Konstantijn erwachte wie aus einem Tram. Ungläubig starrte er in den Fluss. Pieter war mit dem Gesicht nach unter im Wasser gelandet und regte sich kaum. Die Strömung zog den massigen Körper unter den Brückenbogen.
„Verdammt noch mal“, entfuhr es ihm.
Er rannte über die Brücke, hechtete über die Brüstung auf der anderen Seite, rutschte die Böschung herab und warf sich ins Wasser. Die von oben so ruhig wirkende Strömung war stärker, als sie aussah. Gegen den Sog ankämpfend watete er zur Mitte des Flusses. Wenn es ums Prügeln ging, wenn er wütend war, dann konnte er Kraft entwickeln, dass es ihm selbst unheimlich war. Warum beim Imperator konnte das nicht einmal, nur ein einziges mal passieren, wenn er es wirklich brauchte. Das Wasser reichte ihm bis zur Brust und die Strömung zog ihm fast die Beine weg. Aber irgendwie schaffte er es, sich zu halten.

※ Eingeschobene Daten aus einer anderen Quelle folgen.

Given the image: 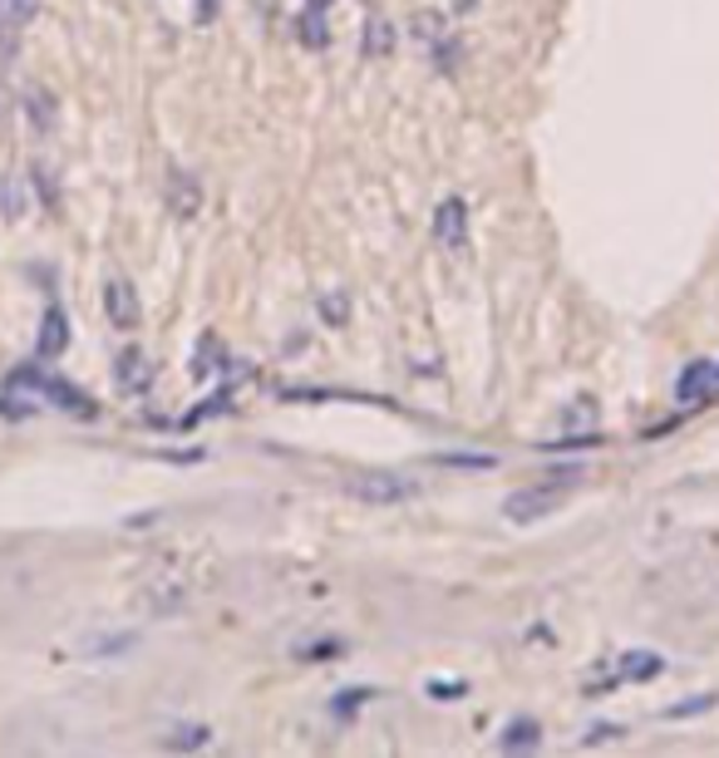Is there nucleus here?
Here are the masks:
<instances>
[{"mask_svg": "<svg viewBox=\"0 0 719 758\" xmlns=\"http://www.w3.org/2000/svg\"><path fill=\"white\" fill-rule=\"evenodd\" d=\"M433 242L443 252H463L468 246V202L463 197H443L439 212H433Z\"/></svg>", "mask_w": 719, "mask_h": 758, "instance_id": "obj_3", "label": "nucleus"}, {"mask_svg": "<svg viewBox=\"0 0 719 758\" xmlns=\"http://www.w3.org/2000/svg\"><path fill=\"white\" fill-rule=\"evenodd\" d=\"M65 345H69V320H65V311H59V305H49L45 320H39L35 354H39V360H55V354H65Z\"/></svg>", "mask_w": 719, "mask_h": 758, "instance_id": "obj_7", "label": "nucleus"}, {"mask_svg": "<svg viewBox=\"0 0 719 758\" xmlns=\"http://www.w3.org/2000/svg\"><path fill=\"white\" fill-rule=\"evenodd\" d=\"M167 744L173 748H197V744H207V728H183V734H173Z\"/></svg>", "mask_w": 719, "mask_h": 758, "instance_id": "obj_16", "label": "nucleus"}, {"mask_svg": "<svg viewBox=\"0 0 719 758\" xmlns=\"http://www.w3.org/2000/svg\"><path fill=\"white\" fill-rule=\"evenodd\" d=\"M660 669H665V660L650 655V650H626V655H621V679H650V675H660Z\"/></svg>", "mask_w": 719, "mask_h": 758, "instance_id": "obj_12", "label": "nucleus"}, {"mask_svg": "<svg viewBox=\"0 0 719 758\" xmlns=\"http://www.w3.org/2000/svg\"><path fill=\"white\" fill-rule=\"evenodd\" d=\"M360 45H364V55H370V59H384L394 49V25L384 15H370V20H364Z\"/></svg>", "mask_w": 719, "mask_h": 758, "instance_id": "obj_10", "label": "nucleus"}, {"mask_svg": "<svg viewBox=\"0 0 719 758\" xmlns=\"http://www.w3.org/2000/svg\"><path fill=\"white\" fill-rule=\"evenodd\" d=\"M537 744H542V728L532 724V719H512V724L502 728V738H498L502 754H518V748H537Z\"/></svg>", "mask_w": 719, "mask_h": 758, "instance_id": "obj_11", "label": "nucleus"}, {"mask_svg": "<svg viewBox=\"0 0 719 758\" xmlns=\"http://www.w3.org/2000/svg\"><path fill=\"white\" fill-rule=\"evenodd\" d=\"M705 709H715V695H699V699H685V704H670L665 719H685V714H705Z\"/></svg>", "mask_w": 719, "mask_h": 758, "instance_id": "obj_14", "label": "nucleus"}, {"mask_svg": "<svg viewBox=\"0 0 719 758\" xmlns=\"http://www.w3.org/2000/svg\"><path fill=\"white\" fill-rule=\"evenodd\" d=\"M305 5H330V0H305Z\"/></svg>", "mask_w": 719, "mask_h": 758, "instance_id": "obj_17", "label": "nucleus"}, {"mask_svg": "<svg viewBox=\"0 0 719 758\" xmlns=\"http://www.w3.org/2000/svg\"><path fill=\"white\" fill-rule=\"evenodd\" d=\"M561 498H567V478H547L542 488L512 492V498L502 502V512H508V522H537V517H547V512H557Z\"/></svg>", "mask_w": 719, "mask_h": 758, "instance_id": "obj_2", "label": "nucleus"}, {"mask_svg": "<svg viewBox=\"0 0 719 758\" xmlns=\"http://www.w3.org/2000/svg\"><path fill=\"white\" fill-rule=\"evenodd\" d=\"M295 35H301L305 49H325L330 45V25H325V5H305L301 20H295Z\"/></svg>", "mask_w": 719, "mask_h": 758, "instance_id": "obj_9", "label": "nucleus"}, {"mask_svg": "<svg viewBox=\"0 0 719 758\" xmlns=\"http://www.w3.org/2000/svg\"><path fill=\"white\" fill-rule=\"evenodd\" d=\"M148 374H153V370H148V360H143L138 350H124V354H118V384H124V389H143Z\"/></svg>", "mask_w": 719, "mask_h": 758, "instance_id": "obj_13", "label": "nucleus"}, {"mask_svg": "<svg viewBox=\"0 0 719 758\" xmlns=\"http://www.w3.org/2000/svg\"><path fill=\"white\" fill-rule=\"evenodd\" d=\"M104 311H108V325H114V330H134L138 325V291L134 285L124 281V276H114V281L104 285Z\"/></svg>", "mask_w": 719, "mask_h": 758, "instance_id": "obj_5", "label": "nucleus"}, {"mask_svg": "<svg viewBox=\"0 0 719 758\" xmlns=\"http://www.w3.org/2000/svg\"><path fill=\"white\" fill-rule=\"evenodd\" d=\"M10 384H20V389H30L39 404H55V409H69V413H94V399H89L84 389H74L69 380H55V374H45V370H20Z\"/></svg>", "mask_w": 719, "mask_h": 758, "instance_id": "obj_1", "label": "nucleus"}, {"mask_svg": "<svg viewBox=\"0 0 719 758\" xmlns=\"http://www.w3.org/2000/svg\"><path fill=\"white\" fill-rule=\"evenodd\" d=\"M167 202H173V212H177V217H193V212H197V202H202L197 183L183 173V167H173V173H167Z\"/></svg>", "mask_w": 719, "mask_h": 758, "instance_id": "obj_8", "label": "nucleus"}, {"mask_svg": "<svg viewBox=\"0 0 719 758\" xmlns=\"http://www.w3.org/2000/svg\"><path fill=\"white\" fill-rule=\"evenodd\" d=\"M709 394H719V364L715 360H695L685 374H680L675 399L680 404H699V399H709Z\"/></svg>", "mask_w": 719, "mask_h": 758, "instance_id": "obj_6", "label": "nucleus"}, {"mask_svg": "<svg viewBox=\"0 0 719 758\" xmlns=\"http://www.w3.org/2000/svg\"><path fill=\"white\" fill-rule=\"evenodd\" d=\"M350 488V498H360V502H399V498H409V482L399 478V473H360V478H350L345 482Z\"/></svg>", "mask_w": 719, "mask_h": 758, "instance_id": "obj_4", "label": "nucleus"}, {"mask_svg": "<svg viewBox=\"0 0 719 758\" xmlns=\"http://www.w3.org/2000/svg\"><path fill=\"white\" fill-rule=\"evenodd\" d=\"M0 15L5 20H30L35 15V0H0Z\"/></svg>", "mask_w": 719, "mask_h": 758, "instance_id": "obj_15", "label": "nucleus"}]
</instances>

Pieter trieb reglos unter der Brücke hervor. Konstantijn bekam ihn am Arm zu fassen, zog den Jungen zu sich heran und drehte sein Gesicht nach oben, hielt es so gut es ging über Wasser und watetet und paddelte mit seiner Last zurück. Jan hüpfte am Ufer aufgeregt auf und ab, doch als Konstantijn nach dem Gras am Wasserrand griff, fasst er seine Hand und half ihm, sich selbst und Pieter auf dem Wasser zu ziehen.
Einen Moment lang lag der blonde Junge reglos auf dem Gras. Hilflos saßen die beiden Freunde daneben und starrten ihn an.
„Du, Konstantijn“, begann Jan. „Meinst du, der ist tot?“
Plötzlich begann Pieter zu husten und Wasser auszuspucken. Konstantijn atmete innerlich auf und drehte ihn auf die Seite, damit das Wasser nicht gleich wieder zurück in die Lunge lief. Pieter röchelte und starrte ihn an.
„Du bist total irre“, stieß er hervor.
Konstantijn wollte ihm aufhelfen, doch er stieß ihn von sich.
„Fass mich nicht an, du Irrer!“ rief er und richtet schwankend auf, bis er wieder halbwegs sicher auf beiden Füßen stand. „Das hat noch Folgen, das kannst du aber glauben!“
Dann entfernte er sich rückwärts gehend, um Konstantijn nicht aus den Augen zu lassen, stolperte fast über eine Baumwurzel, drehte sich um und rannte davon. Jan und Konstantijn blieben am Ufer zurück.

„Puh, ich hoffe, das gibt keinen allzu großen Ärger“, schnaufte Jan.
„Wer weiß“, sagte Konstantijn nur.
Jan sah ihn an verwirrt an. Dann begann er zu grinsen.
„Mann, dem hast du’s aber gezeigt. Ich wusste gar nicht, dass du so stark bist“, sagte er nicht ohne eine Spur Bewunderung.
„Ich auch nicht“, antwortete Konstantijn. „Und mir wäre es lieb, wenn das auch kein anderer erfährt. Freundschaftsgeheimnis. Ehrenwort?“
Er streckte Jan die Hand hin. Der Kleine schlug ein.
„Freundschaftsgeheimnis. Ehrenwort.“
Konstantijn stand auf und strich sich das nasse, rotblonde Haar aus dem Gesicht.
„Komm Jan, lass uns nach Hause gehen“, sagte er.
Die beiden stapften los. Auf dem ganzen Weg ging der Vorfall Konstantijn nicht mehr aus dem Kopf. Wieder einer dieser unkontrollierten Ausbrüche. Und diesmal wäre es wirklich beinahe schief gegangen. Aber eins war diesmal neu gewesen, und das war gut. Er hatte es zum ersten Mal geschafft, seine Kraft auch dann zu halten, wenn er wieder voll und ganz bei Verstand war und wenn er sie für etwas Sinnvolles einsetzen konnte.